Hi Codeforces! If you calculate midpoint like
int get_midpoint(int l, int r) {//[l, r)
int pow_2 = 1 << __lg(r-l);//bit_floor(unsigned(r-l));
return min(l + pow_2, r - pow_2/2);
}
then your segment tree requires only $$$2 \times n$$$ memory.
#include <bits/stdc++.h>
using namespace std;
int get_midpoint(int l, int r) {//[l, r)
int pow_2 = 1 << __lg(r-l);//bit_floor(unsigned(r-l));
return min(l + pow_2, r - pow_2/2);
}
int n;
set<int> internal_nodes, leaf_nodes;
map<int, int> depth_of_segments_not_pow2;
void build(int v, int l, int r) {//[l, r)
if(r-l == 1) {
const int depth_leaf = __lg(v), max_depth = __lg(2*n-1);
if(l == 0) {//left-most leaf
assert(v == int(bit_ceil(unsigned(n))));
assert(depth_leaf == max_depth);
}
assert(depth_leaf == max_depth || depth_leaf == max_depth - 1);
if((n&(n-1)) == 0) assert(depth_leaf == max_depth);
assert(n <= v && v < 2*n);
assert(!leaf_nodes.count(v));
leaf_nodes.insert(v);
return;
}
if(((r-l)&(r-l-1)) == 0) assert(get_midpoint(l,r) == (l+r)/2);
else depth_of_segments_not_pow2[__lg(v)]++;
assert(1 <= v && v < n);
assert(!internal_nodes.count(v));
internal_nodes.insert(v);
int m = get_midpoint(l, r);
build(2*v, l, m);
build(2*v+1, m, r);
}
int main() {
for(n = 1; n <= 520; n++) {
cout << "n: " << n << endl;
internal_nodes.clear();
leaf_nodes.clear();
depth_of_segments_not_pow2.clear();
build(1, 0, n);
assert(ssize(internal_nodes) == n-1);
assert(ssize(leaf_nodes) == n);
for(int i = 1; i < n; i++) assert(internal_nodes.count(i));
for(int i = n; i < 2*n; i++) assert(leaf_nodes.count(i));
//at most one "bad" segment per depth
//either left child or right child (or both) will have segment length
//a power of 2; then their subtrees are a perfect binary tree
for(auto [depth, cnt] : depth_of_segments_not_pow2) assert(cnt == 1);
assert(ssize(depth_of_segments_not_pow2) <= __lg(n));
}
return 0;
}
induction assumption: the segment tree with root segment $$$[0,n)$$$ turns into a complete binary tree which has $$$2 \times n - 1$$$ nodes and max depth = __lg(2*n-1)
.
observe:
0 = __lg(1)
1 = __lg(2) = __lg(3)
2 = __lg(4) = __lg(5) = __lg(6) = __lg(7)
...
so
__lg(v)
= depth of node vmax depth of complete binary tree = depth of any node on lowest level
node
2*n-1
is always on the lowest level
Also note: get_midpoint(l + x, r + x) = get_midpoint(l, r) + x
so we can "shift" any segment $$$[l,r)$$$ to $$$[0,r-l)$$$ and the corresponding segment trees have the same structure, hint: min(a + x, b + x) = min(a, b) + x
Induction step
case 0: $$$r-l$$$ is a power of 2
get_midpoint(l,r)
returns $$$\dfrac{r+l}{2}$$$, and we get a perfect binary tree (which is also complete).

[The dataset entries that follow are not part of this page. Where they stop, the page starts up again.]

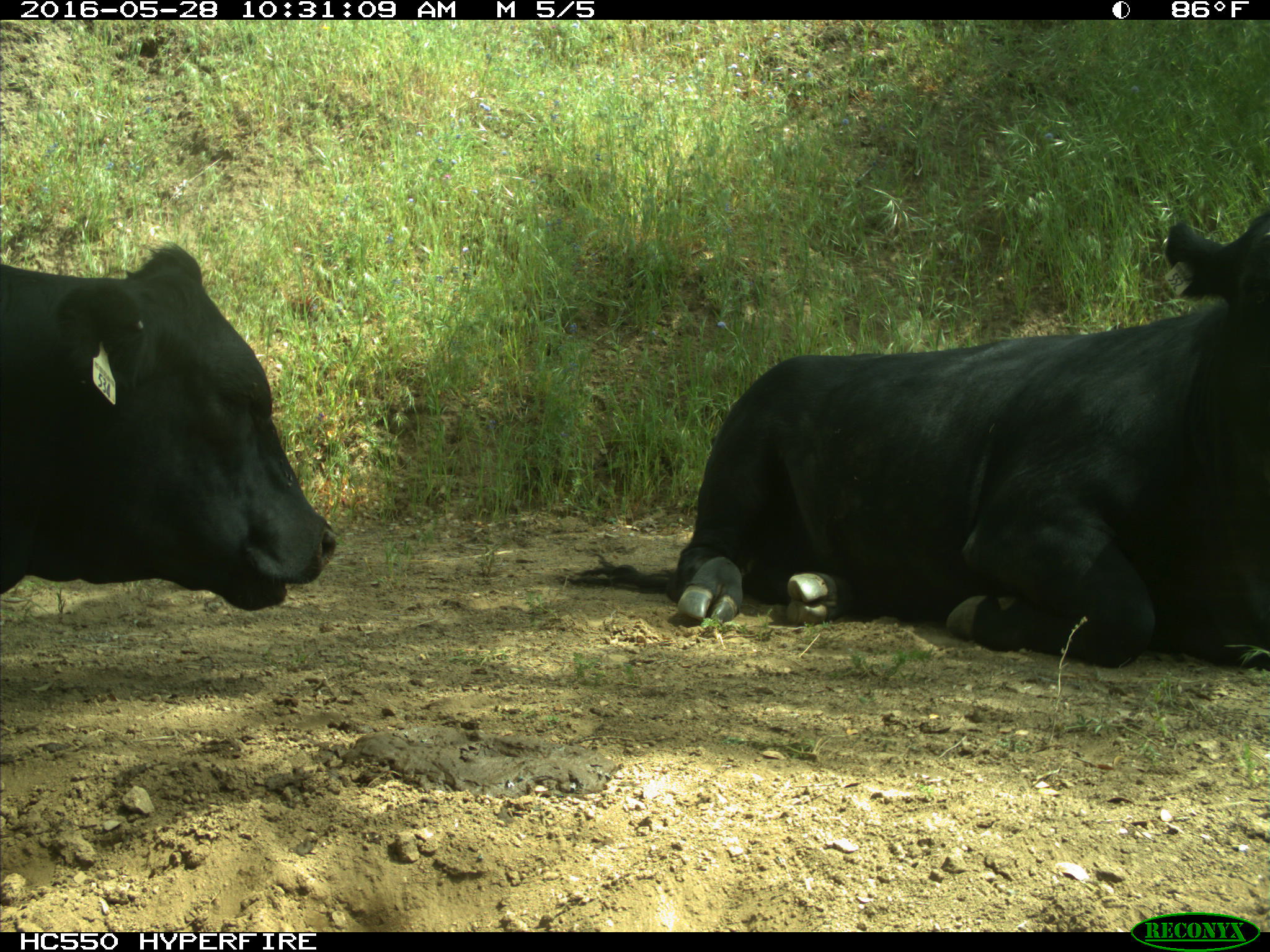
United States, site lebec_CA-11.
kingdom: Animalia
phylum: Chordata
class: Mammalia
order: Artiodactyla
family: Bovidae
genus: Bos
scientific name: Bos taurus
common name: domestic cow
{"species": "Bos taurus (domestic cow)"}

case 1: $$$l + pow2 < r - \frac{pow2}{2}$$$
$$$[l,r)$$$ splits into:
left child with segment $$$[l,l+pow2)$$$, (from induction assumption and "shift"-ing) a complete binary tree with max depth =
__lg(2*pow2-1)
right child with segment $$$[l+pow2, r)$$$, (from induction assumption and "shift"-ing) a complete binary tree with max depth =
__lg(2*((r-l) - pow2)-1)
steps:
$$$ \frac{pow2}{2} < (r-l) - pow2$$$ (rearange case assumption)
$$$\frac{1}{2} \times (r-l) < pow2$$$ ($$$pow2$$$ is defined/calculated as: largest power of 2 $$$ \le (r-l)$$$ )
$$$(r-l) - pow2 < pow2$$$ (from step 2, multiply by 2, then subtract $$$pow2$$$)
$$$\frac{pow2}{2} < (r-l) - pow2 < pow2$$$ (combine steps 1,3)
$$$pow2 \le 2 \times ((r-l) - pow2) - 1 < 2 \times pow2-1$$$ (from step 4, multiply by 2, then subtract 1)
__lg(pow2)
=__lg(2*((r-l) - pow2) - 1)
=__lg(2*pow2-1)
(from step 5, take log2; think about their binary representation)
From this, the left and right childs have the same max depth; the left child is a perfect binary tree; the right child is a complete binary tree, so overall it's a complete binary tree.
case 2: $$$l + pow2 \ge r - \frac{pow2}{2}$$$
$$$[l,r)$$$ splits into:
left child with segment $$$[l, r - \frac{pow2}{2})$$$, (from induction assumption and "shift"-ing) a complete binary tree with max depth =
__lg(2*((r-l) - pow2/2)-1)
right child with segment $$$[r - \frac{pow2}{2}, r)$$$, (from induction assumption and "shift"-ing) a complete binary tree with max depth =
__lg(2*(pow2/2)-1)
steps:
$$$(r-l) - \frac{pow2}{2} \le pow2$$$ (rearange case assumption)
$$$pow2 < (r-l)$$$ ($$$pow2$$$ is defined/calculated as: largest power of $$$2 \le (r-l)$$$, see case 0 for when $$$(r-l)$$$ is a power of 2)
$$$\frac{pow2}{2} < (r-l) - \frac{pow2}{2}$$$ (from step 2, subtract $$$\frac{pow2}{2}$$$)
$$$\frac{pow2}{2} < (r-l) - \frac{pow2}{2} \le pow2$$$ (combine steps 1,3)
$$$pow2 \le 2 \times ((r-l) - \frac{pow2}{2}) - 1 \le 2 \times pow2-1$$$ (from step 4, multiply by 2, subtract 1)
__lg(pow2)
=__lg(2*((r-l) - pow2/2) - 1)
=__lg(2*pow2-1)
(from step 5, take log2; think about their binary representation)__lg(2*((r-l) - pow2/2) - 1)
=__lg(pow2)
= 1 +__lg(pow2/2)
= 1 +__lg(2*(pow2/2)-1)
(from step 6, using log rules)
From this, the left child has max depth = 1 + right child max depth. The left child is a complete binary tree; the right child is a perfect binary tree, so overall, it's a complete binary tree.
I was inspired by ecnerwala's in_order_layout
https://github.com/ecnerwala/cp-book/blob/master/src/seg_tree.hpp
I'll be waiting for some comment "It's well known in china since 2007" 😂